:: WHAT THE EXERCISE ASKS ::
Reproduce nothing but the closing run of lines: the line with "From this angle, does" and each line that follows it to the end of the data.

:: RECORDS FOR THIS EXERCISE ::
----------------
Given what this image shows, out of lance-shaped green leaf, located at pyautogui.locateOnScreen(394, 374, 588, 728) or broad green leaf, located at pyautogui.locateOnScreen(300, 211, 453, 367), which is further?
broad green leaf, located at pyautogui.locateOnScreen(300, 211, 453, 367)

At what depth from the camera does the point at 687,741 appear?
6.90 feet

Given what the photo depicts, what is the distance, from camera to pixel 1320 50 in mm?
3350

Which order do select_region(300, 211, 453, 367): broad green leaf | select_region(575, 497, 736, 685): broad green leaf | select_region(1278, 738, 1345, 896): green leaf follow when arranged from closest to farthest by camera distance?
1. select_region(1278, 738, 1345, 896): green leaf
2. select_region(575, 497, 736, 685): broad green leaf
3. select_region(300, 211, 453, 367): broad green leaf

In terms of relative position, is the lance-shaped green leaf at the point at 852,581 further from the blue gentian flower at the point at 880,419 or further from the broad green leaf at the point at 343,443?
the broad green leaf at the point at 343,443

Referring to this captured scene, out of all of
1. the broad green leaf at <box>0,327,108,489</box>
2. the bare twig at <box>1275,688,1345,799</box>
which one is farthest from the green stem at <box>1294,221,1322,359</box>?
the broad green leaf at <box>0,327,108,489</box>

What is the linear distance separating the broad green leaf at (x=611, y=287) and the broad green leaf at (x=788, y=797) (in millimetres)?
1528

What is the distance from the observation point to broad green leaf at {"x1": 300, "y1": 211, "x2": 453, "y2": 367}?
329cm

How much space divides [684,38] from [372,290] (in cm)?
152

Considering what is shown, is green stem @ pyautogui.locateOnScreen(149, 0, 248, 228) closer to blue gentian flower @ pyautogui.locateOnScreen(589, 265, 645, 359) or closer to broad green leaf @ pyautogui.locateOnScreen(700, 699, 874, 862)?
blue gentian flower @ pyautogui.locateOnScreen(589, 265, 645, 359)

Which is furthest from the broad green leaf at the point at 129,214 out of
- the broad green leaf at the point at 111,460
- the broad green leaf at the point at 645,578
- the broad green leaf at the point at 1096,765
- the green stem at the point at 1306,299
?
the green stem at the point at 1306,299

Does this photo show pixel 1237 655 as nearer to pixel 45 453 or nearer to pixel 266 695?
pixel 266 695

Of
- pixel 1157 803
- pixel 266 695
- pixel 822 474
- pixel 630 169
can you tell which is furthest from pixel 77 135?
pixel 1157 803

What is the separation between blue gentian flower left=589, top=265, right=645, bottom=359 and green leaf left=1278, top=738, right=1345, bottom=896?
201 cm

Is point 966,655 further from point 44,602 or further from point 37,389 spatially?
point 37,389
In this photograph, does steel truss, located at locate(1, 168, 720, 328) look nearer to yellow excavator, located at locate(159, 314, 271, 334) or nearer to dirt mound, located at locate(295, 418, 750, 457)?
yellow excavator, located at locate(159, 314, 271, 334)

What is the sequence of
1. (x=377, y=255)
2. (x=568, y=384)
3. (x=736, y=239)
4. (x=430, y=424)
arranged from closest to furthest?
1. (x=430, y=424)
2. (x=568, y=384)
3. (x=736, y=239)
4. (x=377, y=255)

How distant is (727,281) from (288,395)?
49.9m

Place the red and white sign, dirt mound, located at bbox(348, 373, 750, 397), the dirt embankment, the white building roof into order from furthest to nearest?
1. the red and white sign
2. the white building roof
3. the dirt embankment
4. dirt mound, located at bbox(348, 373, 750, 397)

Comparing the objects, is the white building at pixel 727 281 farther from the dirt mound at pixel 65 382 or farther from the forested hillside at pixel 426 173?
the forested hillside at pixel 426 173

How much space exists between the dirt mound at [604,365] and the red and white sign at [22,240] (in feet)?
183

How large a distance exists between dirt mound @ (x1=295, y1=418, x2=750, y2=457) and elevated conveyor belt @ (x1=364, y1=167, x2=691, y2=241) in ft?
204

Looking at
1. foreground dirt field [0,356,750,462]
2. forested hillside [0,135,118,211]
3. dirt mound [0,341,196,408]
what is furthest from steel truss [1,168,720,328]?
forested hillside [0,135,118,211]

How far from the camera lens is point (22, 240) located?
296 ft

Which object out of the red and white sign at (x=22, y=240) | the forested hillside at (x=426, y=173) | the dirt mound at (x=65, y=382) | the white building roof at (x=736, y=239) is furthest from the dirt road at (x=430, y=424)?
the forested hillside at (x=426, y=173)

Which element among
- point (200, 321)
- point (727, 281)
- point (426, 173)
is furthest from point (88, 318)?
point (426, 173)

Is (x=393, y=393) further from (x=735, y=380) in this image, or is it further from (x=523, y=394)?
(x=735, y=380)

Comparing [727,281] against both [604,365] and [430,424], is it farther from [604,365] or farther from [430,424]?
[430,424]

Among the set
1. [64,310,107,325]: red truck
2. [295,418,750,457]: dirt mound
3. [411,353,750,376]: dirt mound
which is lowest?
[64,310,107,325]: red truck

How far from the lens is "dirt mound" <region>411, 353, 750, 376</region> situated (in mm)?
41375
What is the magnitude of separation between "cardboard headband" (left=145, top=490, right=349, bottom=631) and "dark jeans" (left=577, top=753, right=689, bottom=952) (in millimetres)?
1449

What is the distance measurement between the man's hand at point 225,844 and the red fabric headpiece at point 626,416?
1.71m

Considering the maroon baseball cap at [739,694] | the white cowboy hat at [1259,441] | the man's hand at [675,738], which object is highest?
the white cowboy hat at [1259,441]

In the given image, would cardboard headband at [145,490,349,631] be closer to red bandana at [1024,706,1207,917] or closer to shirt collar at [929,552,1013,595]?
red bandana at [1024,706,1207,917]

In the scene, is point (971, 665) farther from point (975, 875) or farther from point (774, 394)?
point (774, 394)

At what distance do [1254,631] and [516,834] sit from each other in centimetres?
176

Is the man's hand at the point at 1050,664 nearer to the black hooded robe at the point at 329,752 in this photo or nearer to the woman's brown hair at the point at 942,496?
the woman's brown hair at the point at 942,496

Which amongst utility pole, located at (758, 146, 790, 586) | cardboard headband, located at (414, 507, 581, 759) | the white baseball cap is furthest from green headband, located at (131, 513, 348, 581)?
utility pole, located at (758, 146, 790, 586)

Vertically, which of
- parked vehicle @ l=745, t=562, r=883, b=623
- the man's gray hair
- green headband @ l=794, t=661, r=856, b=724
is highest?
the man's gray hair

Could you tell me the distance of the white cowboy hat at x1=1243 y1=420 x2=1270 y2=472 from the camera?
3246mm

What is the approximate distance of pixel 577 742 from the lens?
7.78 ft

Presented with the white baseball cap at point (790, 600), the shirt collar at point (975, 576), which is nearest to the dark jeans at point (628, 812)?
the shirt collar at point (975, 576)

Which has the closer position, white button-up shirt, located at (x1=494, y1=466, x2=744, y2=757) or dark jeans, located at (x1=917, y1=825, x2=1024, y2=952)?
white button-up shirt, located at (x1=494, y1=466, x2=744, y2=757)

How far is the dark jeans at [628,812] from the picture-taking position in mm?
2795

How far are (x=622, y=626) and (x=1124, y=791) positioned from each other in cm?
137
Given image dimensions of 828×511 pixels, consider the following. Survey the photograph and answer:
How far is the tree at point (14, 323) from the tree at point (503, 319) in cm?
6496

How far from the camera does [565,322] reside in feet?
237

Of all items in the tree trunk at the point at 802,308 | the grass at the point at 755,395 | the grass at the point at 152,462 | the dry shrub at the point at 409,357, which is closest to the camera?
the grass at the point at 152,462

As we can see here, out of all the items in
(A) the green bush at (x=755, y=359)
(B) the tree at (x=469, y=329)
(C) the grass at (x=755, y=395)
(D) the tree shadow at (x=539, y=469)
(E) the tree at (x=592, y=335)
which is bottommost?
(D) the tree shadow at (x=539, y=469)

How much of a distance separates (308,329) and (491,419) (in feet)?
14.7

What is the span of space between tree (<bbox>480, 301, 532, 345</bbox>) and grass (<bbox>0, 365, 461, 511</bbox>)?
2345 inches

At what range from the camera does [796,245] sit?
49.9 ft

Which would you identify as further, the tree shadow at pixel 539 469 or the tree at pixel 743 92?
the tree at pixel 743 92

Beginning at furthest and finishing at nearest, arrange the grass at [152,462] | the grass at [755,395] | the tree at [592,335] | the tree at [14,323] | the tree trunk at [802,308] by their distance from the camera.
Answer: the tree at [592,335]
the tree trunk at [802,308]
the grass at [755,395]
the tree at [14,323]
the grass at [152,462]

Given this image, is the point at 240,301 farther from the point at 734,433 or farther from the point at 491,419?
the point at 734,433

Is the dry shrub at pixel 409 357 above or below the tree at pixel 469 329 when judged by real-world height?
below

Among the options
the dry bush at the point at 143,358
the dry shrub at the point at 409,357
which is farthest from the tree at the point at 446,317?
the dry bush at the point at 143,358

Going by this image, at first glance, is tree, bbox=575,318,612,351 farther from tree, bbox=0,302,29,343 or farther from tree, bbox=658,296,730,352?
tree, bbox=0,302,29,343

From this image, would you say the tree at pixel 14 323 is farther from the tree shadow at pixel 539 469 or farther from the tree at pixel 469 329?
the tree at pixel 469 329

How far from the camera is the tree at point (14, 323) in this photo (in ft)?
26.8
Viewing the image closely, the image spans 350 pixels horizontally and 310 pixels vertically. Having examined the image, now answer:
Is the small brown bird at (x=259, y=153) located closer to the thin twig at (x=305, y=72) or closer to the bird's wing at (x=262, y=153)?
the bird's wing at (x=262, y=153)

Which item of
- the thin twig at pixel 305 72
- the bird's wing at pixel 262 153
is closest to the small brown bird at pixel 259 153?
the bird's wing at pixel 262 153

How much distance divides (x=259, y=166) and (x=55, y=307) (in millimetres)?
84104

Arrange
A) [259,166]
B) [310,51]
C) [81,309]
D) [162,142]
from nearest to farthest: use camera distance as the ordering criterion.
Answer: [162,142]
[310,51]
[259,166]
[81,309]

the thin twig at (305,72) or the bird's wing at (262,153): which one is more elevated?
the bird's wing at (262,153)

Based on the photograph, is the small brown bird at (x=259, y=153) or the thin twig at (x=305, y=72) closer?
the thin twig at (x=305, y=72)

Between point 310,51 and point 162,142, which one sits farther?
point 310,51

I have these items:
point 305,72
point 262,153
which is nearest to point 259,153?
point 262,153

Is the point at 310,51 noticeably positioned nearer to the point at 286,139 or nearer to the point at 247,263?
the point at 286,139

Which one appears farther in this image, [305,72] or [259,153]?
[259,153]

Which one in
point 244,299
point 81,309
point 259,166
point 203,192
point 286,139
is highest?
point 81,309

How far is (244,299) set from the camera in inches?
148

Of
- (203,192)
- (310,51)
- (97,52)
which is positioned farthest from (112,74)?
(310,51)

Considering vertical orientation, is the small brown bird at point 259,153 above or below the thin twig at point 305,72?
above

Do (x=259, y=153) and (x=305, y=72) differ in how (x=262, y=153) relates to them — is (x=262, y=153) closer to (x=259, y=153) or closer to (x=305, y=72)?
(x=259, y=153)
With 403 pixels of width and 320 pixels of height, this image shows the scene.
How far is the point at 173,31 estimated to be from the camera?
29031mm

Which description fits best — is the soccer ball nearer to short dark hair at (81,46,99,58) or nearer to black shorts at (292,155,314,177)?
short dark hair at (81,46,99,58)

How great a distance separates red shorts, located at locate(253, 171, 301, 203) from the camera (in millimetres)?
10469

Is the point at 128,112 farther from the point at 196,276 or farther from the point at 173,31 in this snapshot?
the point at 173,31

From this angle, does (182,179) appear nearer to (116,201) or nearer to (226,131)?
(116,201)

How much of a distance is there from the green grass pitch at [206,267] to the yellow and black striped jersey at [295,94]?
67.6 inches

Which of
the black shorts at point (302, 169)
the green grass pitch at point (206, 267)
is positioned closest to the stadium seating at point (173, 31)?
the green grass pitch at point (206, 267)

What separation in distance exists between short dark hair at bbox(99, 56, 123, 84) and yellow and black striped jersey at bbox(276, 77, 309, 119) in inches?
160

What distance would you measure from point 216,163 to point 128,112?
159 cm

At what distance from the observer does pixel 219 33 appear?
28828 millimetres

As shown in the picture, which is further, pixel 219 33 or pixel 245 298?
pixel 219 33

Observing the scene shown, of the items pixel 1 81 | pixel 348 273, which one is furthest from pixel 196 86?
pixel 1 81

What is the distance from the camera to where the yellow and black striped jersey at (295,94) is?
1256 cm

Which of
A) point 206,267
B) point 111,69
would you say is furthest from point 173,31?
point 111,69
----------------
:: THE REPLY ::
From this angle, does (182,179) appear nearer to (116,201) or nearer to (226,131)?
(116,201)

How much of a distance is there from the green grass pitch at [206,267] to the yellow and black striped jersey at [295,94]?
67.6 inches

Which of
the black shorts at point (302, 169)
the green grass pitch at point (206, 267)
is positioned closest to the stadium seating at point (173, 31)?
the green grass pitch at point (206, 267)

What separation in distance exists between short dark hair at bbox(99, 56, 123, 84) and yellow and black striped jersey at bbox(276, 77, 309, 119) in inches?
160

What distance would you measure from point 216,163 to point 128,112?
159 cm

At what distance from the observer does pixel 219 33 appear?
28828 millimetres

As shown in the picture, which is further, pixel 219 33 or pixel 245 298?
pixel 219 33

Observing the scene shown, of the items pixel 1 81 | pixel 348 273, which one is furthest from pixel 196 86?
pixel 1 81

What is the distance from the camera to where the yellow and black striped jersey at (295,94) is?
1256 cm

Which of
A) point 206,267
B) point 111,69
would you say is furthest from point 173,31?
point 111,69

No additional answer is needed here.